* start RECORD LIST *

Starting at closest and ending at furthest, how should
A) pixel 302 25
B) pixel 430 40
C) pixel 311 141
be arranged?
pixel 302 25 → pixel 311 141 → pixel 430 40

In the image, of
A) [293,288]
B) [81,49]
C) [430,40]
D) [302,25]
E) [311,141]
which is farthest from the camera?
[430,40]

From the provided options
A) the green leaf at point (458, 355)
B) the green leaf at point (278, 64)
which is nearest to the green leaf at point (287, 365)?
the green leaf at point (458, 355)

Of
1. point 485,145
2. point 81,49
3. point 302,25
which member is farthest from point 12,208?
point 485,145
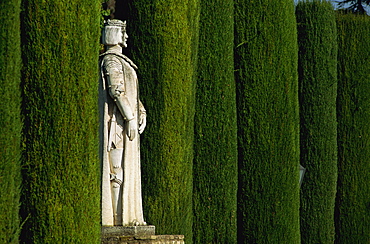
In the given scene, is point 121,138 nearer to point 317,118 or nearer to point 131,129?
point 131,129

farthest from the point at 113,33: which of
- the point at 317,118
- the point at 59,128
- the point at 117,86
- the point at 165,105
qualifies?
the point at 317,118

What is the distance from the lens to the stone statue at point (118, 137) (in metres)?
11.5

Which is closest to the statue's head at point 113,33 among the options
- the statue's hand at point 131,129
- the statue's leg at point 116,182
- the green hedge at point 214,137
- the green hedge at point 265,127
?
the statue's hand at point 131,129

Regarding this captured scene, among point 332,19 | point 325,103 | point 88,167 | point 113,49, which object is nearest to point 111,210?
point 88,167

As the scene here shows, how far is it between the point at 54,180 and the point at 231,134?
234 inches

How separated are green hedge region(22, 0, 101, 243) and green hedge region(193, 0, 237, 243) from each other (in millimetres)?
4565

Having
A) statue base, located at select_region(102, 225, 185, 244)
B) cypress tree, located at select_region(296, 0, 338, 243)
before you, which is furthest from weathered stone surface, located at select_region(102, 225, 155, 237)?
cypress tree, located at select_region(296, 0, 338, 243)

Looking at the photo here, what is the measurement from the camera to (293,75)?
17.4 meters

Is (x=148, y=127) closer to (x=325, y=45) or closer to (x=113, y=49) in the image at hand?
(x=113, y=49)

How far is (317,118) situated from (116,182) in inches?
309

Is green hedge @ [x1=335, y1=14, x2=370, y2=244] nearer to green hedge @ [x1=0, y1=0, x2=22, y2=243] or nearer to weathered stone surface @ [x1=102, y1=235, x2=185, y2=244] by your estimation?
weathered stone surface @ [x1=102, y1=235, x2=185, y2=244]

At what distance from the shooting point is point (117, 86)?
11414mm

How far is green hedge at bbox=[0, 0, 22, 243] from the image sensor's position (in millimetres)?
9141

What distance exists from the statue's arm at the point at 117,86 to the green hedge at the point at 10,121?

* end RECORD LIST *
* start RECORD LIST *

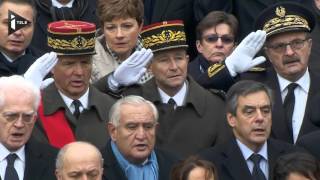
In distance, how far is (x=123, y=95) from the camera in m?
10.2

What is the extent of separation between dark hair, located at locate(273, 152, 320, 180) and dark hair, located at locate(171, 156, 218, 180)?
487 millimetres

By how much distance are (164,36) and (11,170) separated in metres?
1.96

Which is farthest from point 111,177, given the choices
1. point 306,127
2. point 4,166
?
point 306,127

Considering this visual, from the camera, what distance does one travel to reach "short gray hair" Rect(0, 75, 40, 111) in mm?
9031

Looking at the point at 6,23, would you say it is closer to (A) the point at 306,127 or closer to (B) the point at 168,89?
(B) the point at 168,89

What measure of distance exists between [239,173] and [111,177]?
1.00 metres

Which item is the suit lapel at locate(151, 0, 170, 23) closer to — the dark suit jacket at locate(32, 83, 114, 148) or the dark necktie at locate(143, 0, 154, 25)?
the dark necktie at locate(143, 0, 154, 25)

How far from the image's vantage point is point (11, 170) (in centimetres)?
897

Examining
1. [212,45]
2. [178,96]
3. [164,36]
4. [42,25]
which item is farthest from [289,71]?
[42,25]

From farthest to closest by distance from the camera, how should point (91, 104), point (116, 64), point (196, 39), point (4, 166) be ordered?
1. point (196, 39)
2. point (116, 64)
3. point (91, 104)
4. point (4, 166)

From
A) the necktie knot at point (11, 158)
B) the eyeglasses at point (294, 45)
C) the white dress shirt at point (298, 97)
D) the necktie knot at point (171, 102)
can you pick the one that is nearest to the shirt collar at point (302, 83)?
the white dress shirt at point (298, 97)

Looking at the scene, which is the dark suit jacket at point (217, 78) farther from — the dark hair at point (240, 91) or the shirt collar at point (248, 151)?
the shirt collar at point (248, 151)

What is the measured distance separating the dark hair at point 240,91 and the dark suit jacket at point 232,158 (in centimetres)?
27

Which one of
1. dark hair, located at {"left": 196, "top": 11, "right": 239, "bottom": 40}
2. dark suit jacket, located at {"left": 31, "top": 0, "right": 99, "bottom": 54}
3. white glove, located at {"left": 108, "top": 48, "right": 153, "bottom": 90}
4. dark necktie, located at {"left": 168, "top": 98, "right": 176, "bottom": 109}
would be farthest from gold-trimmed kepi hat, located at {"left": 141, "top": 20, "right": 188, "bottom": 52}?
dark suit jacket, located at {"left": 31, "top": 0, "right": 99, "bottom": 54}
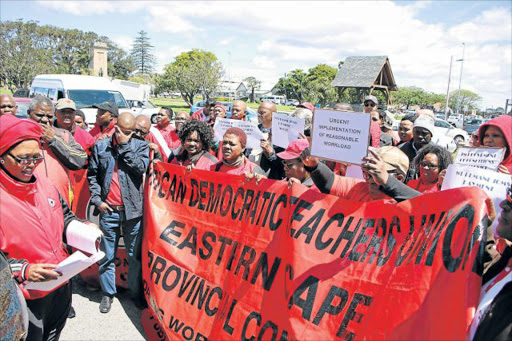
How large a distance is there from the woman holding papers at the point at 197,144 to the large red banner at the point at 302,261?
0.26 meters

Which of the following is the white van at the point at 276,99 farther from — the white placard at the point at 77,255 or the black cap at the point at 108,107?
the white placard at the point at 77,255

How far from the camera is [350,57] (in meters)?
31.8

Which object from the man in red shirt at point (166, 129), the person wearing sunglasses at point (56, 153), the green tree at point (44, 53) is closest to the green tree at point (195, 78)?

* end RECORD LIST *

* **WORK INSTRUCTIONS**
Tally how many lines in the records above contain the string "object", where case matters, and reply with only that number.

* **RESULT FOR THIS TASK**
2